Corporate Security

From Self-Hosted GitHub Runner to Self-Hosted Backdoor

Overview

Continuous Integration and Continuous Delivery (CI/CD) systems are powerful and configurable tools within modern environments. At Praetorian, we are seeing organizations migrate to SaaS solutions like GitHub (GitHub.com) as their source code management and CI/CD solution, instead of on-premises tools like BitBucket, Bamboo, and Jenkins. On our Red Team engagements , we routinely employ advanced tradecraft to reach our attack objectives. Recently, we have successfully targeted CI/CD environments to gain expanded network access.

This post will outline how compromised GitHub access can be used to pivot into an organization’s internal environment and often lead to an attacker achieving their objectives, with little to no visibility into an attacker’s actions until it is too late. Our focus is to outline a threat model for organizations that utilize GitHub and leverage self-hosted runners in conjunction with GitHub Actions. We will additionally provide recommendations for security controls that an organization could implement to protect against attackers seeking to conduct this style of attack.

Primer

GitHub is unique in that its primary offering is an Internet facing SaaS tool that provides source control management and a CI/CD system called GitHub Actions. Furthermore, GitHub offers several paid solutions to customers, but we found that many features that are essential to building effective security controls require the most expensive plan. Praetorian leveraged weak security configurations and GitHub’s inherently weak security model to conduct an attack that led to a persistent foothold within an organization’s internal network.

GitHub Actions

GitHub Actions allow the execution of code specified within workflows as part of the CI/CD process. GitHub Actions can be executed on ephemeral runners hosted within Azure or on self-hosted runners executing the GitHub Actions agent software. Many organizations opt to utilize self-hosted runners due to cost savings and integration with internal network infrastructure for package deployments.

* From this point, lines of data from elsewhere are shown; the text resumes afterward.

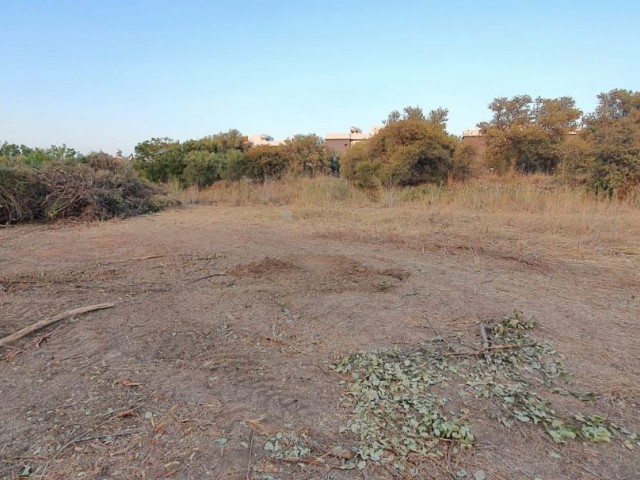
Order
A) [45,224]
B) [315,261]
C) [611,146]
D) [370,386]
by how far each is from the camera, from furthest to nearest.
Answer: [611,146] < [45,224] < [315,261] < [370,386]

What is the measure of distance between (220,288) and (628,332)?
3330 mm

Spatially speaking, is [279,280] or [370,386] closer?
[370,386]

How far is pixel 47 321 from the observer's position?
10.2 ft

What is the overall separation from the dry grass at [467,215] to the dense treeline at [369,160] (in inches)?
30.3

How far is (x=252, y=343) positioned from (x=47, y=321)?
155 centimetres

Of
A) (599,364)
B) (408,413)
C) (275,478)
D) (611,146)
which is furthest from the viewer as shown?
(611,146)

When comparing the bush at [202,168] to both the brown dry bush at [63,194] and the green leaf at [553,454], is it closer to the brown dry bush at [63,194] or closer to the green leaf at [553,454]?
the brown dry bush at [63,194]

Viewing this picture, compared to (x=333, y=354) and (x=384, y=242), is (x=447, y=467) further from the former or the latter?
(x=384, y=242)

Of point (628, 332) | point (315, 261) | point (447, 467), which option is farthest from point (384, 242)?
point (447, 467)

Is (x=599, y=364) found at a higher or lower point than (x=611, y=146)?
lower

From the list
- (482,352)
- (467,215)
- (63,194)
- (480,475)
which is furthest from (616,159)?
(63,194)

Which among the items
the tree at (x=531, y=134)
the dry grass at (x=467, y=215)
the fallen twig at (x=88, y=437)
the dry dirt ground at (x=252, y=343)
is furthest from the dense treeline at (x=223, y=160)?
the fallen twig at (x=88, y=437)

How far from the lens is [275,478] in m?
1.68

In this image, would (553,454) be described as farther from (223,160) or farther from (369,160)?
(223,160)
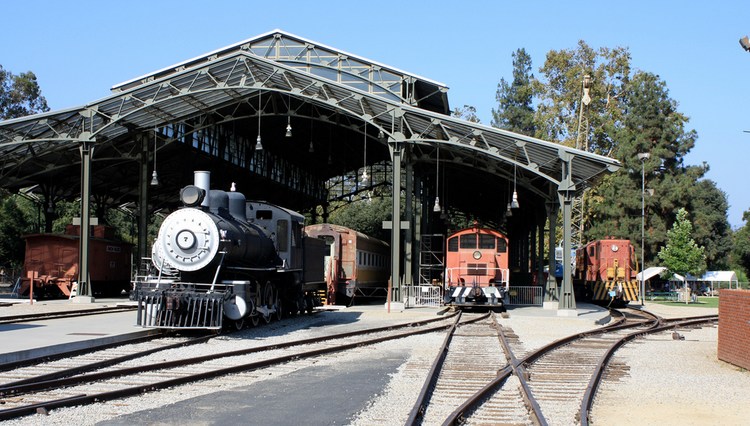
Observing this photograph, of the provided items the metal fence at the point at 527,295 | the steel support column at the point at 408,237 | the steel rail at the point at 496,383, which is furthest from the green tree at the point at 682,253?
the steel rail at the point at 496,383

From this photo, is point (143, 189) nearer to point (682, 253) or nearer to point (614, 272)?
point (614, 272)

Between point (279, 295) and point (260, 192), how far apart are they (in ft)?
86.2

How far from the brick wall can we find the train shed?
11678mm

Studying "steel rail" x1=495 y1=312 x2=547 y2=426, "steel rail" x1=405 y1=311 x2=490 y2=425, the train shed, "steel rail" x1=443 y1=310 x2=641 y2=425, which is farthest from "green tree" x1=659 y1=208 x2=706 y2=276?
"steel rail" x1=405 y1=311 x2=490 y2=425

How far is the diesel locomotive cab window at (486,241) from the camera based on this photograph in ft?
94.5

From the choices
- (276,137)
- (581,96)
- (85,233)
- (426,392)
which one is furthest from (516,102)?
(426,392)

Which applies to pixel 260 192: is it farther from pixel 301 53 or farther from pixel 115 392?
pixel 115 392

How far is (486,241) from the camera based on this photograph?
28922 mm

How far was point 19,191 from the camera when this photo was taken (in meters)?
38.8

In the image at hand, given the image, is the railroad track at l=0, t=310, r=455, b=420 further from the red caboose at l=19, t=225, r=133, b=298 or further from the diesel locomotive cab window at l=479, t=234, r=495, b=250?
the red caboose at l=19, t=225, r=133, b=298

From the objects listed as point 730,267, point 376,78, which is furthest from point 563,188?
point 730,267

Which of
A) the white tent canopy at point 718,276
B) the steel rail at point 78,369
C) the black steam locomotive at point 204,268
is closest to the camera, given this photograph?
the steel rail at point 78,369

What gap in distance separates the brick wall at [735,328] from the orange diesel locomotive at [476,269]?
524 inches

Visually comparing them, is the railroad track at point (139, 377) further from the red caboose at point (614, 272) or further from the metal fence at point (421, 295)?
the red caboose at point (614, 272)
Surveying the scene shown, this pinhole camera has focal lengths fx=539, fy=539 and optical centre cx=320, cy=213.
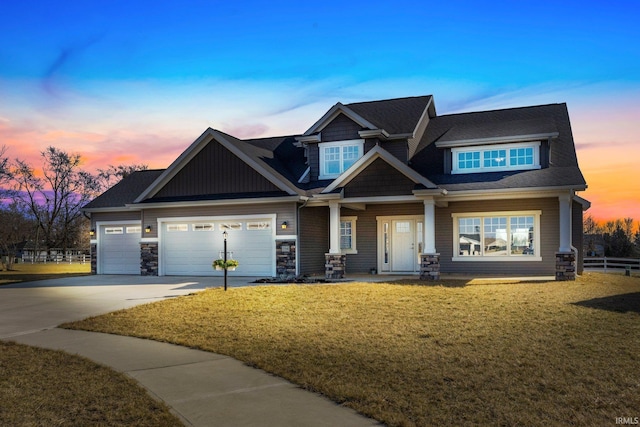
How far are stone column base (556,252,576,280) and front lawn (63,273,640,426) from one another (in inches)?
78.3

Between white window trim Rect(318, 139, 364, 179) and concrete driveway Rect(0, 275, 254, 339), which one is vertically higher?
white window trim Rect(318, 139, 364, 179)

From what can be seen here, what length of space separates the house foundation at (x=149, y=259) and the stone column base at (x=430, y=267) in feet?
37.0

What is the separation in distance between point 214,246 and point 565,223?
1293 cm

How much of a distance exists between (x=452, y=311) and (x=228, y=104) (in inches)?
459

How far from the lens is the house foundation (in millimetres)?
22578

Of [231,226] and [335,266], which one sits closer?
[335,266]

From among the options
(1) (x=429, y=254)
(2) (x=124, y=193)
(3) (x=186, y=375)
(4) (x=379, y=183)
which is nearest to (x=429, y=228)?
(1) (x=429, y=254)

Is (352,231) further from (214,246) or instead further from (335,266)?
(214,246)

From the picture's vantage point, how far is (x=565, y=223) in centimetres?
1752

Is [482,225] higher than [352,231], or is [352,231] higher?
[482,225]

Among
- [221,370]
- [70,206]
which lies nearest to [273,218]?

If not configured correctly, self-hosted runners can lead to devastating security impacts for an organization. GitHub’s documentation makes no claims to security here; rather, it clearly states:

“Self-hosted runners for GitHub do not have guarantees around running in ephemeral clean virtual machines, and can be persistently compromised by untrusted code in a workflow.”

GitHub Access

Traditional Authentication

GitHub allows logging in via traditional username and password authentication through the web interface as well as through the official GItHub command line interface. Users can configure multi-factor authentication (MFA) when logging in through the CLI or web application.

Personal Access Tokens

GitHub classic Personal Access Tokens (PAT), under their current implementation, are a security risk for organizations. The problem stems from the fact that GitHub connects tokens to a user, not the organization. If a token is generated with the repo scope, that token will have the same access that the user has to all repositories accessible by that user. Suppose the user is an administrator to a private repository within their employer’s GitHub organization, but they created a token to work on a personal project at home. In that case, the token will still have administrative access to their employer’s GitHub repository.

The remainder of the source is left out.